- World Alternative Media Published on Jun 18, 2019
Josh Sigurdson talks with author and economic analyst John Sneisen about the most recent move by Deutsche Bank as they desperately attempt to avoid collapse. Like so many banks before them including several in Cyprus which no longer exist, Deutsche Bank is now creating a “bad bank.” In order to overhaul their trading operations, they will create this “bad bank” as a means to hold tens of billions of Euros of non-core assets. This will also mean they will be shrinking or ending equity and rates trading operations outside of Europe.

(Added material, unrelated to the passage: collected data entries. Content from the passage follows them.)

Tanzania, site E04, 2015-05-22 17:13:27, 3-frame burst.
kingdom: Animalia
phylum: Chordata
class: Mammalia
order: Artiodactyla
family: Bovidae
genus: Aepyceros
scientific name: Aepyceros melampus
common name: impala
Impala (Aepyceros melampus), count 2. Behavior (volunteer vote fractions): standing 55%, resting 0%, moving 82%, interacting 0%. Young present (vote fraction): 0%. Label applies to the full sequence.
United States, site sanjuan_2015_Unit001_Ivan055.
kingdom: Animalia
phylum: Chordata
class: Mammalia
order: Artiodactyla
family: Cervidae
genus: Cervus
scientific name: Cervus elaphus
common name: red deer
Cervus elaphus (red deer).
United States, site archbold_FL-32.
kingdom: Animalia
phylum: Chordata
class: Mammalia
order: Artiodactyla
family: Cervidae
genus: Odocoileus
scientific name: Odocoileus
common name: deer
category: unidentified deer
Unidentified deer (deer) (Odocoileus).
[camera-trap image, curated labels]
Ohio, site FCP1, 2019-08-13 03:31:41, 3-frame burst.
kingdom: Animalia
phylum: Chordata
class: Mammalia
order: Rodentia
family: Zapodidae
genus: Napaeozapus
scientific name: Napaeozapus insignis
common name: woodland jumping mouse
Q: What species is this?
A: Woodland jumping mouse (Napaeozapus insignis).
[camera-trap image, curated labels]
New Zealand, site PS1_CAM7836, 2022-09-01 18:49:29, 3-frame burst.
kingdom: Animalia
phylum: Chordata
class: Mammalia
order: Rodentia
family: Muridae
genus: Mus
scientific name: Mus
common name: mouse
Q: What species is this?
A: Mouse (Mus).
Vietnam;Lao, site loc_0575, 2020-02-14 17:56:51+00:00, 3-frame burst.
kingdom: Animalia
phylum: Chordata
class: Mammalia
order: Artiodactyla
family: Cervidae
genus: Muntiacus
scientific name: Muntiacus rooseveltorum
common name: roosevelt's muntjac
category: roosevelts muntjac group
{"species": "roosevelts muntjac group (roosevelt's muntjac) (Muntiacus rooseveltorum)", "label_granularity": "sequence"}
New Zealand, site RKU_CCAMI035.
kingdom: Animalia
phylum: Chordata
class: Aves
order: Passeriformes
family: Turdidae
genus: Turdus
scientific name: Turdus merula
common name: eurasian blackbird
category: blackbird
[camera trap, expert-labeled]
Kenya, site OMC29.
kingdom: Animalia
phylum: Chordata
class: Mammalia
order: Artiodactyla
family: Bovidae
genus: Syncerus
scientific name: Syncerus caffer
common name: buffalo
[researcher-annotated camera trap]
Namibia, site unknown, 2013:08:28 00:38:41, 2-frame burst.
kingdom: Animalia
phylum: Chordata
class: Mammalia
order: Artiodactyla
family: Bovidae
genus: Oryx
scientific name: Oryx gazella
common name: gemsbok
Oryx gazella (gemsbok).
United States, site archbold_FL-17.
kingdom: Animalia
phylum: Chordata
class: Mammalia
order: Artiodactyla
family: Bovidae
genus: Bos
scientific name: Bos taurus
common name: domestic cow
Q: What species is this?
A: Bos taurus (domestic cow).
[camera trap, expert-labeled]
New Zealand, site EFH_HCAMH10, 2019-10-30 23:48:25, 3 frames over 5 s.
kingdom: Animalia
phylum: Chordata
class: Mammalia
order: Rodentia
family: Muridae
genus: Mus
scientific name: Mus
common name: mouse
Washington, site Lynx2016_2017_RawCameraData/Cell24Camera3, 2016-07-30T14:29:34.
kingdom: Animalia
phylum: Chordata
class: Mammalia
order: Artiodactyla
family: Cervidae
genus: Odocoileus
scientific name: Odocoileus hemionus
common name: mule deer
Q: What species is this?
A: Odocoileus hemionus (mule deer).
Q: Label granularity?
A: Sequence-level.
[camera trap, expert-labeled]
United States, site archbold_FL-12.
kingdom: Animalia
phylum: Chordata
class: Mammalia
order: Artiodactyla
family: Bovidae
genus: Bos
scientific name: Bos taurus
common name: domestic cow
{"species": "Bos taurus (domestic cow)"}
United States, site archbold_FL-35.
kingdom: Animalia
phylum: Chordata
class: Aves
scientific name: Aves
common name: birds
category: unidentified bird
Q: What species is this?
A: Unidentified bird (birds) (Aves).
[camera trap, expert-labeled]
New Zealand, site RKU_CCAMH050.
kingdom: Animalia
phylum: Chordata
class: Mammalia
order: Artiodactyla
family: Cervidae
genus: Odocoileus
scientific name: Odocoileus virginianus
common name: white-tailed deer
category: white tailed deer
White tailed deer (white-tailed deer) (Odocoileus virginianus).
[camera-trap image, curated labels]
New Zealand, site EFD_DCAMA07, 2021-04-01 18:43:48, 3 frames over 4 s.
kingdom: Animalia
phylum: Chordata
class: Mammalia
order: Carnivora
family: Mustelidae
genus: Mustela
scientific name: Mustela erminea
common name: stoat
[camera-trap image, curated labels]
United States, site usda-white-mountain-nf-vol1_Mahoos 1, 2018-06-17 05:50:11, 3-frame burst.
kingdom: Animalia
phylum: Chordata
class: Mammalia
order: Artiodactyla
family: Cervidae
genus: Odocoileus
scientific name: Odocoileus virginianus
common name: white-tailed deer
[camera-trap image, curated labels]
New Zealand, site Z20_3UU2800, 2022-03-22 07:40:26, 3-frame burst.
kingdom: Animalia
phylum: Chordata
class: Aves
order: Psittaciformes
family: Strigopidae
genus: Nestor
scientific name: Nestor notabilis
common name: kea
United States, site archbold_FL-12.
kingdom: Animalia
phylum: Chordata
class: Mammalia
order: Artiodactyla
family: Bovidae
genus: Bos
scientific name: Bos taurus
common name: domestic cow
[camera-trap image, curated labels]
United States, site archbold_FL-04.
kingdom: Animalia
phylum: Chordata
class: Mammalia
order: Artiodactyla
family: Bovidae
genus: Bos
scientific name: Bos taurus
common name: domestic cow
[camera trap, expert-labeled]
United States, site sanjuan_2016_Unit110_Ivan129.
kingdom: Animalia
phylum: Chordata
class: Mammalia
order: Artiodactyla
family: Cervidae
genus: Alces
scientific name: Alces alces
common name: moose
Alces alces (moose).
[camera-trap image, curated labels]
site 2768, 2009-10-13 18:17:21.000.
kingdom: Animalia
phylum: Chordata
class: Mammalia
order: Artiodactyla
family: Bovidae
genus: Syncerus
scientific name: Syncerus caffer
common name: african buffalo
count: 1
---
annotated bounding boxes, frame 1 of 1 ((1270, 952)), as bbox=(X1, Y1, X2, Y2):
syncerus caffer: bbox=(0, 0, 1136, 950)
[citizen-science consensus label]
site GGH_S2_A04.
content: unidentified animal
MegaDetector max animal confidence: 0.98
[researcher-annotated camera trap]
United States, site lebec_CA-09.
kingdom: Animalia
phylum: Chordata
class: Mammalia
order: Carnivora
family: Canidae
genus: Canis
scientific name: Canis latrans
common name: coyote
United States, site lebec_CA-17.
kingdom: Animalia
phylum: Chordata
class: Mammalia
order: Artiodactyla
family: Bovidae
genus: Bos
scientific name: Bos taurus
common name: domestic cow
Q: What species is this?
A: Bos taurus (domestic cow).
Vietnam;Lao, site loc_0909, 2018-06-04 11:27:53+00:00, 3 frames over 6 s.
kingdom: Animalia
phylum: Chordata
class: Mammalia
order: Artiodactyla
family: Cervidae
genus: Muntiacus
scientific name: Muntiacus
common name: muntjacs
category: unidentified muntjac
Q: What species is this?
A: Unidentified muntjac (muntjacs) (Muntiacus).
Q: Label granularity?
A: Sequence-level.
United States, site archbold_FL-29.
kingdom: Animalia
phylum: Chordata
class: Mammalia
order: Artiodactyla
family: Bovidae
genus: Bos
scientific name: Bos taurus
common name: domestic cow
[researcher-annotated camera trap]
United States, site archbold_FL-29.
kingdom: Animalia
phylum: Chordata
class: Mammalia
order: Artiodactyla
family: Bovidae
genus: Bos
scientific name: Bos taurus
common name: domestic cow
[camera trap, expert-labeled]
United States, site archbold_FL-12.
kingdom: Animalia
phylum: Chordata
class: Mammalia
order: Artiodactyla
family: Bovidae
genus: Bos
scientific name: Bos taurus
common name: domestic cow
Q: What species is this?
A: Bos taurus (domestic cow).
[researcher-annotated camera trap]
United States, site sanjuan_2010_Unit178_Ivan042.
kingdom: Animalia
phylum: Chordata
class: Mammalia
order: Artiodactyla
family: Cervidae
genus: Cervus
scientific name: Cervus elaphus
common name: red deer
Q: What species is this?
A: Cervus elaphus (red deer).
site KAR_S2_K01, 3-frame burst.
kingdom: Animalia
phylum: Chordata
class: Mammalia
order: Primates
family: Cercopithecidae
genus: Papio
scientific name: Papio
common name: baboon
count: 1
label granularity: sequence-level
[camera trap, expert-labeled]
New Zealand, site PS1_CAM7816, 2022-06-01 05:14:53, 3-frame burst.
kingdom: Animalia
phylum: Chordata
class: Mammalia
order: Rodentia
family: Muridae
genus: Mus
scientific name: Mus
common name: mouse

The bank has steadily seen all time low share prices since 2008. They’ve been downgraded by the S&P, they’ve been acting on laying off one in ten workers, they’ve had to redo their living will test for the Federal Reserve, they’ve been caught in countless scandals and have also been caught spoofing gold and silver markets. Essentially the bank is on its last legs and they will be one of the world’s biggest dominoes to fall into the global collapse on our doorstep. When Deutsche Bank goes, we can expect many banks to go and they are doing everything in their power to stay on their feet. But with a more than 40 trillion dollar derivatives exposure and a Germany GDP of 3.5 trillion dollars and shrinking, there is only one place Deutsche Bank can go… Down.